▶ [About this exercise]:
In the text about Ma Mya, which school was Prince Sukkasem attending at the time of their love story?

▶ [Passage]:
<<<<

= Ma Mya =

Burmese lover of Prince Sukkasem

Ma Mya (มะเมียะ; မမြ) was a Burmese woman of Mon descent who lived in Moulmein (မော်လမြိုင်). She was best known for her tragic love legend story between her and Prince Sukkasem na Chiengmai, who at the time studied at St. Patrick School (now Basic Education High School No. 5 Mawlamyine). Her story still intrigues many in Myanmar, where she is seen as a romantic yet tragic figure, often told as a bedtime story about a commoner who fell in love with a royal prince.

>>>>

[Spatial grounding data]

<<<<

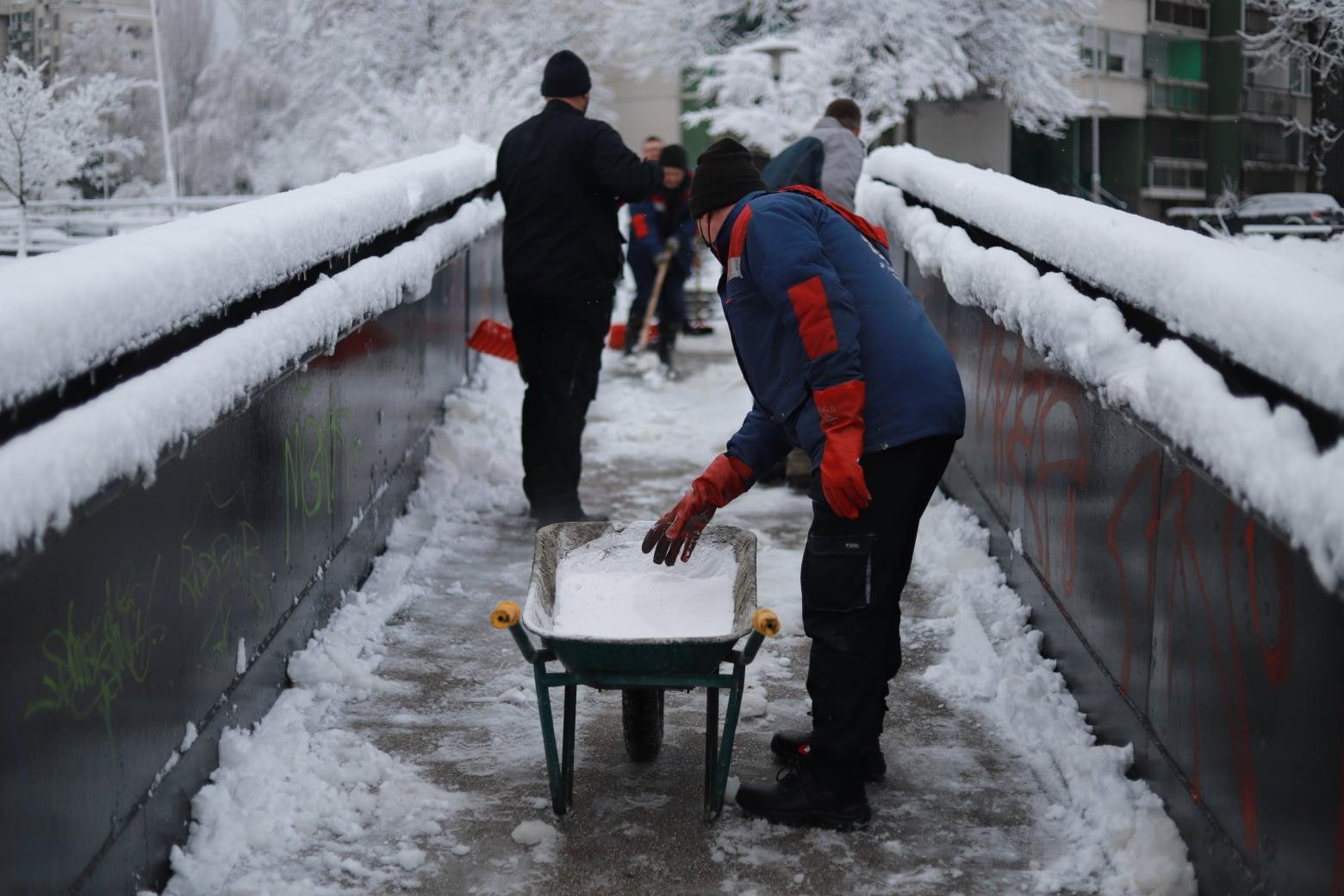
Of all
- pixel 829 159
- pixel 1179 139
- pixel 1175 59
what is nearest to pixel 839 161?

>>>>

▶ [Response to the task]:
St. Patrick School (now Basic Education High School No. 5 Mawlamyine).